Sejak 2002, PBVSI menggelar kompetisi bola voli antarklub yang disebut-sebut tertinggi di Indonesia, Proliga. Sampai 2024, tidak kurang 22 klub voli pria dan 20 tim wanita pernah turun di Proliga.
Bukan berarti Proliga tidak kompetitif. Namun faktanya, sejak Proliga bergulir, timnas voli Indonesia, baik putra maupun putri, belum mampu bicara banyak di atas level Asia Tenggara.
Mungkin ada baiknya jika PBVSI juga menambah kompetisi bola voli antardaerah, karena saat ini ajang semacam itu hanya dilakukan empat tahun sekali di ajang Pekan Olahraga Nasional (PON).
Dengan liga antardaerah ini mungkin bakal lebih banyak lagi bibit pemain muda yang bisa didapatkan. Pasalnya, saat ini bisa dibilang materi pemain untuk timnas voli sebagian besar dari Proliga.
Masalahnya, kompetisi antardaerah ini dipastikan membutuhkan biaya sangat besar. Padahal, dukungan sponsor untuk Proliga saja sepertinya masih kurang.
Pevoli Turun di Kompetisi Luar Negeri
Nama pevoli wanita Megawati Hangestri Pertiwi disorot menyusul kiprahnya di V League, Liga Voli Korea Selatan, dengan memperkuat klub Jung Kwan Jang Red Spark. Megatron, julukan Megawati karena smes kerasnya, masih akan turun di V League bersama Red Spark musim depan.
Selain Megawati, sejumlah pevoli pria Indonesia juga bermain di liga-liga di luar negeri pada musim lalu. Farhan Halim membawa Nakhon Ratchasima juara di Liga Thailand.
Kuartet pevoli Dio Zulfikri, Doni Haryono, Luvi Nugraha, dan I Gede Wira juga membantu klub Bodyguard Headquarter kampiun di Liga Kamboja. Fahry Septian membela SKV Montana di Bulgaria dan Yuda Mardiansyah yang membantu Diamond Food VC finis runner up di Thailand.

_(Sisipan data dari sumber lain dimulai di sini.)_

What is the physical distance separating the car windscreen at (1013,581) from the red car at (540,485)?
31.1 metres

Apa yang sudah ditorehkan para pevoli Indonesia yang mampu menembus liga di luar negeri itu jelas patut diapresiasi. Kendati begitu, ada baiknya mereka dan para pevoli lain untuk terus meningkatkan performa agar menarik klub-klub di liga-liga bola voli top dunia.
Untuk tahun 2024 ini, ada sejumlah liga bola voli terbaik di dunia. Di bagian pria ada Brazilian Superliga (Brasil), Italian SuperLega (Italia), Russian Volleyball Super League/RVSL (Rusia), PlusLiga (Polandia), dan Efeler Ligi/Efe League (Turki).
Di sektor wanita, sejumlah liga terbaik dunia di antaranya Sultanlar Ligi/Sultans League (Turki), RVSL (Rusia), dan Serie A1 (Italia).
Jika para pevoli Indonesia mampu direkrut klub-klub yang turun di liga-liga bola voli terbaik dunia itu, rasanya kiprah Indonesia benar-benar sudah bukan di Asia Tenggara lagi.